Open ccwienk opened 1 year ago
it could be a bug in py3.11 itself. I haven't dealt with that code in probably more than 10 years so, sure, a real reproducer, as small as possible (it really should just be a single template) is an absolute minimum to do anything here.
I created a reproducer (makobug-reproducer.tar.gz).
To use, you need (obviously) python3.11 + install packages from requirements.txt.
To run, simply execute run-me.py
For your convenience, I also built an OCI Container Image (aka Docker Image); Dockerfile is included in uploaded tar-file. So as an alternative to installing and running locally, you might run:
docker pull eu.gcr.io/gardener-project/cc/makobug-reproducer:1
docker run eu.gcr.io/gardener-project/cc/makobug-reproducer:1 cc-utils/run-me.py
I hard-coded parameters such as amount of worker-threads (line 106, max_workers) and the amount of renderings to do (line 124, range).
To my experience, this script will yield exceptions as the one I pasted above almost always; I did see occasional runs were no stacktraces were printed. Re-running at most twice always gave stacktraces again.

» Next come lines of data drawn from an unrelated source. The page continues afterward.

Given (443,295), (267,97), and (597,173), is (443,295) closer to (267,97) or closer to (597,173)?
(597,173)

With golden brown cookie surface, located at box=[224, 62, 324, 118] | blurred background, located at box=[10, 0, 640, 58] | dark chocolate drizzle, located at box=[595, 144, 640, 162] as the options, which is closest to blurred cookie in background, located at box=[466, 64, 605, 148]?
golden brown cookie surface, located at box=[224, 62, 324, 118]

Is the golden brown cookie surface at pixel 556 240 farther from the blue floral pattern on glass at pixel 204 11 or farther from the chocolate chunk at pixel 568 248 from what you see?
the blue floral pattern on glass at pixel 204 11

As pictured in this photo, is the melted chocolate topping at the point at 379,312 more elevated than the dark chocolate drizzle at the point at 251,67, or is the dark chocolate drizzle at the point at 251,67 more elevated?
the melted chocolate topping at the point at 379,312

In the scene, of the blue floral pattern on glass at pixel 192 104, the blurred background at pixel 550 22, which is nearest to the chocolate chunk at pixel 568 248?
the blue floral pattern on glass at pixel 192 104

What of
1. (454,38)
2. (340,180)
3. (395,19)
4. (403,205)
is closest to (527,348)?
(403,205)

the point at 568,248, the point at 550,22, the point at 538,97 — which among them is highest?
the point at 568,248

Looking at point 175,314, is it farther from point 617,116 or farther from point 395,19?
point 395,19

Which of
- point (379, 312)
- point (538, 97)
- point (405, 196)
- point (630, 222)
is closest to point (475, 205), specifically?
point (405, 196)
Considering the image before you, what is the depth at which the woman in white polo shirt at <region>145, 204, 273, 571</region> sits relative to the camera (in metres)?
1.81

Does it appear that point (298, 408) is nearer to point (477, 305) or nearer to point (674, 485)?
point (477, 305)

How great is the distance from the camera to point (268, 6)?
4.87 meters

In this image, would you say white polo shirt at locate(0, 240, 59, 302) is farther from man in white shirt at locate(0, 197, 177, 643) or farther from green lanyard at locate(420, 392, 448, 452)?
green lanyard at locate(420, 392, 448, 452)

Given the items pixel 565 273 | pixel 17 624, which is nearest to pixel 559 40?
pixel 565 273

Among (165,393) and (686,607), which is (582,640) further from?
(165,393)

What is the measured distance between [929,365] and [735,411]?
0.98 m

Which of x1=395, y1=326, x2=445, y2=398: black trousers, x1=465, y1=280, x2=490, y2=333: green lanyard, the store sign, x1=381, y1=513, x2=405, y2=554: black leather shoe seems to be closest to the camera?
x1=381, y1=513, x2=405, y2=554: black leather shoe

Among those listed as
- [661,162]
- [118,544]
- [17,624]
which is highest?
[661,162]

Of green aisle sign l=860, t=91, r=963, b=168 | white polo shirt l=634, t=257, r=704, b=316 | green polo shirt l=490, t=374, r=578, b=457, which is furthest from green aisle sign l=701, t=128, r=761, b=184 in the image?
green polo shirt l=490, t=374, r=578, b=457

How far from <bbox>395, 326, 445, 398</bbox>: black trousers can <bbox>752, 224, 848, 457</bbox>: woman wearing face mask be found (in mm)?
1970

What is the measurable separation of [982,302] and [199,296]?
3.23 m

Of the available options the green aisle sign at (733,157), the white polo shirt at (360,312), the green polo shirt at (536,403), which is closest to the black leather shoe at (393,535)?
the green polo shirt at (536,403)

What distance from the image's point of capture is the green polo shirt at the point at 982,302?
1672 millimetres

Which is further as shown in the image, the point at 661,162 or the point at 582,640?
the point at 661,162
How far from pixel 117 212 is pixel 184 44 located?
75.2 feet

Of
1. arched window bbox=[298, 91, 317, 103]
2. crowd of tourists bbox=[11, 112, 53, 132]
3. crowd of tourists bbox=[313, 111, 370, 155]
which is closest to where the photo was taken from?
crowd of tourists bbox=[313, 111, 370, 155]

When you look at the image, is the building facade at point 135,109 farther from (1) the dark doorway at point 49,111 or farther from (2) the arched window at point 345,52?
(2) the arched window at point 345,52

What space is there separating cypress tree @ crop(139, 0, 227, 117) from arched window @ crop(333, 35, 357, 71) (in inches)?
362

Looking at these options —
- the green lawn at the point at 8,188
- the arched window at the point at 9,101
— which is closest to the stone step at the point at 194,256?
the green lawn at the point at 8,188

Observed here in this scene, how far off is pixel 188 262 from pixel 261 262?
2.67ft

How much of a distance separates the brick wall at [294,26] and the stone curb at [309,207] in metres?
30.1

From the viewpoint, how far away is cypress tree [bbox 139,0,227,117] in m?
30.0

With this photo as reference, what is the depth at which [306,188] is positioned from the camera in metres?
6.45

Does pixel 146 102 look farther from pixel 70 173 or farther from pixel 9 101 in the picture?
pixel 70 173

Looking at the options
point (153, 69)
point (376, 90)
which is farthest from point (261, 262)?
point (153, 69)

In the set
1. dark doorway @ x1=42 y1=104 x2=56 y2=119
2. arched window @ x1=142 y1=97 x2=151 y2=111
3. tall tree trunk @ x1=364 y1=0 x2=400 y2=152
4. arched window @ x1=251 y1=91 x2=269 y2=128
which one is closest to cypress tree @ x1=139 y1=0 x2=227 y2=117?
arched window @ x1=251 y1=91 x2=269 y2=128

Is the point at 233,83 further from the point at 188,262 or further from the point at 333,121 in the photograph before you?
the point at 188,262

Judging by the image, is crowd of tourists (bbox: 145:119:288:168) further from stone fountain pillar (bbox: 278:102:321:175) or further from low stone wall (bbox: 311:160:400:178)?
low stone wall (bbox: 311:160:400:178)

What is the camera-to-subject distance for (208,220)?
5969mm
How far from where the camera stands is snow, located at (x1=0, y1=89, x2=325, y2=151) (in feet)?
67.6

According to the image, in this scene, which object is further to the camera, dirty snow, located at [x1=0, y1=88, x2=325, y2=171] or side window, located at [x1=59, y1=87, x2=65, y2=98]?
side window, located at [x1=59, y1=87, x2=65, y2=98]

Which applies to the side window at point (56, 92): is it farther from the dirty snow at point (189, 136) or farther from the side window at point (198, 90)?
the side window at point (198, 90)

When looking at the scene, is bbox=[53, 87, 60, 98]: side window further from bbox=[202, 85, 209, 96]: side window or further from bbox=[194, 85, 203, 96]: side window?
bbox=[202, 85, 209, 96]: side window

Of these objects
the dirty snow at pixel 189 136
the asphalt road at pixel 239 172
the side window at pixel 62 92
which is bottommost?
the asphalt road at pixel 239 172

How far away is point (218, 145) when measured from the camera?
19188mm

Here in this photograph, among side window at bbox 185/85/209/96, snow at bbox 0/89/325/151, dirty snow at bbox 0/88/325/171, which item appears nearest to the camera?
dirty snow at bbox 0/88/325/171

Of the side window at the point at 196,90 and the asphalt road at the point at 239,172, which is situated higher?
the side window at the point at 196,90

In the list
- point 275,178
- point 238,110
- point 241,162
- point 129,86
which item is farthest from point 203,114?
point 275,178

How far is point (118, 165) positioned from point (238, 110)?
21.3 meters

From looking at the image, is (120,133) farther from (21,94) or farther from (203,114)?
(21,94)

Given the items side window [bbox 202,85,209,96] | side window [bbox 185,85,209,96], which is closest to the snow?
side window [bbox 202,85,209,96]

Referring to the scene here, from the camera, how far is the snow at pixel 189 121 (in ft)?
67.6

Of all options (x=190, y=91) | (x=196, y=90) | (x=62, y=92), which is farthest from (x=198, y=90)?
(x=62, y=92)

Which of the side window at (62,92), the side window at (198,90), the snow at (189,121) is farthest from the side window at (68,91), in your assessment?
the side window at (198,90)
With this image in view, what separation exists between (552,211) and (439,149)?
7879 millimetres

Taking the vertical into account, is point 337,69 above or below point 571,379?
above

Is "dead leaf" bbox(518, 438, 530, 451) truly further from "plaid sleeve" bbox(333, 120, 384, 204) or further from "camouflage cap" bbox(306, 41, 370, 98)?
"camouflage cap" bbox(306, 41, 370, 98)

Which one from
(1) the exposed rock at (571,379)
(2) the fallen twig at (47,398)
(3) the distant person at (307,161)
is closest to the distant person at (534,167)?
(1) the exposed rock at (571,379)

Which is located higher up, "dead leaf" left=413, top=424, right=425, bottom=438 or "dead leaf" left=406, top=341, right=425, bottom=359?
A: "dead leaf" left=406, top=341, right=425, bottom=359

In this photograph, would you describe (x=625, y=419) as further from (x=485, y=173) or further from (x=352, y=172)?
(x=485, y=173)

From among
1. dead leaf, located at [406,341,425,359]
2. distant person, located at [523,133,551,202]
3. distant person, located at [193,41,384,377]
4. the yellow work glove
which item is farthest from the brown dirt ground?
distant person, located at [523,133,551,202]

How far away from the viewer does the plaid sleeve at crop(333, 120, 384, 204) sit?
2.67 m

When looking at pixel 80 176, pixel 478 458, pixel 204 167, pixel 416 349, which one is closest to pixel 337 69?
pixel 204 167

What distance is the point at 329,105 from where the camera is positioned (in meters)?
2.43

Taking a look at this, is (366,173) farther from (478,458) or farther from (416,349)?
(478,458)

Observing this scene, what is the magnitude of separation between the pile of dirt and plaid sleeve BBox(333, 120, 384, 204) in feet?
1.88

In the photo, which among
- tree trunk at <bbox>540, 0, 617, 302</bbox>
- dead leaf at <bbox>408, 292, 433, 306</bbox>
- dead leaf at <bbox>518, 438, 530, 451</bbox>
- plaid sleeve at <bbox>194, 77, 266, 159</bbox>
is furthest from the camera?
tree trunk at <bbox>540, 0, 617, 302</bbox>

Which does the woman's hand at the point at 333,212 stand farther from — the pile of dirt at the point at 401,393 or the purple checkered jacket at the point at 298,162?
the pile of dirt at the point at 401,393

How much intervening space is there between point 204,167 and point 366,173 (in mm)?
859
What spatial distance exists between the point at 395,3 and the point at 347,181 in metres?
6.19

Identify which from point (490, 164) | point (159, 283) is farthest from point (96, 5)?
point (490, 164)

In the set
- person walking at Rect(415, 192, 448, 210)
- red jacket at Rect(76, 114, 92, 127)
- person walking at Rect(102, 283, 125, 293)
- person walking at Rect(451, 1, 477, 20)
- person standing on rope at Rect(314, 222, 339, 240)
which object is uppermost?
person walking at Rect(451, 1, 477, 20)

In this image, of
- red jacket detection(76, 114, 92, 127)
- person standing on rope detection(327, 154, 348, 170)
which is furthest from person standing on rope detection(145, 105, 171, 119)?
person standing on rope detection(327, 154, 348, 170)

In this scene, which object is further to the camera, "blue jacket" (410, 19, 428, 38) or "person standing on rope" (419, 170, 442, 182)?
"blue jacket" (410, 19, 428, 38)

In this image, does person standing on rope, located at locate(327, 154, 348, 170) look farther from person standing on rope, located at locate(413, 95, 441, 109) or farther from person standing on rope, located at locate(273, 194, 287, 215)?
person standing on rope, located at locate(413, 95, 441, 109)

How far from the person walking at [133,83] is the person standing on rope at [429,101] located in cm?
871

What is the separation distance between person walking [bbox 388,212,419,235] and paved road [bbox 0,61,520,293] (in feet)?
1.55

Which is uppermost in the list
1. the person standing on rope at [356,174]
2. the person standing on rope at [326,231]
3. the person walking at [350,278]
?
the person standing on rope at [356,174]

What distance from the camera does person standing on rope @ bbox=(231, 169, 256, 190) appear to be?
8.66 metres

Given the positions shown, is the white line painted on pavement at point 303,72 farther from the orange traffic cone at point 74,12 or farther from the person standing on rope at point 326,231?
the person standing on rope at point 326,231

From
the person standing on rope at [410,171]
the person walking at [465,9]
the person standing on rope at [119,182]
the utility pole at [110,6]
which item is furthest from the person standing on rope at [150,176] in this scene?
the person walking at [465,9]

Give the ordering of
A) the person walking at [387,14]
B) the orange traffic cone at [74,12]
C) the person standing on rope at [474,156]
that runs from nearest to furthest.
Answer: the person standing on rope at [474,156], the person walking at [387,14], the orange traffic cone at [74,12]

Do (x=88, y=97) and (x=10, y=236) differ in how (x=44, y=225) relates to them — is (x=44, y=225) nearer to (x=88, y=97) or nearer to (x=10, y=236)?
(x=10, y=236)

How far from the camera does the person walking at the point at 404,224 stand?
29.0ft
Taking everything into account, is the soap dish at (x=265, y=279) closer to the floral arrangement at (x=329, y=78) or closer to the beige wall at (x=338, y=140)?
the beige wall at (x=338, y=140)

hi that .tar.gz is 283 source files. it's an entire application.
unfortunately I can't run an unknown application of enormous complexity and unknown origin within my own environment; instead, please supply a single, self contained mako template that reproduces the problem when compiled.
if this is not feasible, I'm sure if this issue is widespread it will soon enough be reported in other forms as python 3.11 gains adoption.
@zzzeek : would the option to run the mentioned container image be acceptable (this will prevent access to your local filesystem, unless you explicitly mount a local directory tree)?
that being said, I agree that a more stripped-down example would be preferable; since I have thus far no clue as to what actually triggers this bug, this might prove to be rather laborious.
I could imagine the bug might be possible to reproduce by crafting a template that references at least one additional template-module in which a couple of (mako) functions are defined, which in turn accept some formal parameters that are used by some <%if>
etc. + that have some nesting + that create some kiBs of output.
So I suppose instead of trying to strip-down from the template I sent, I could give it a shot and craft an "artificial" template from scratch. Will require some more time, though.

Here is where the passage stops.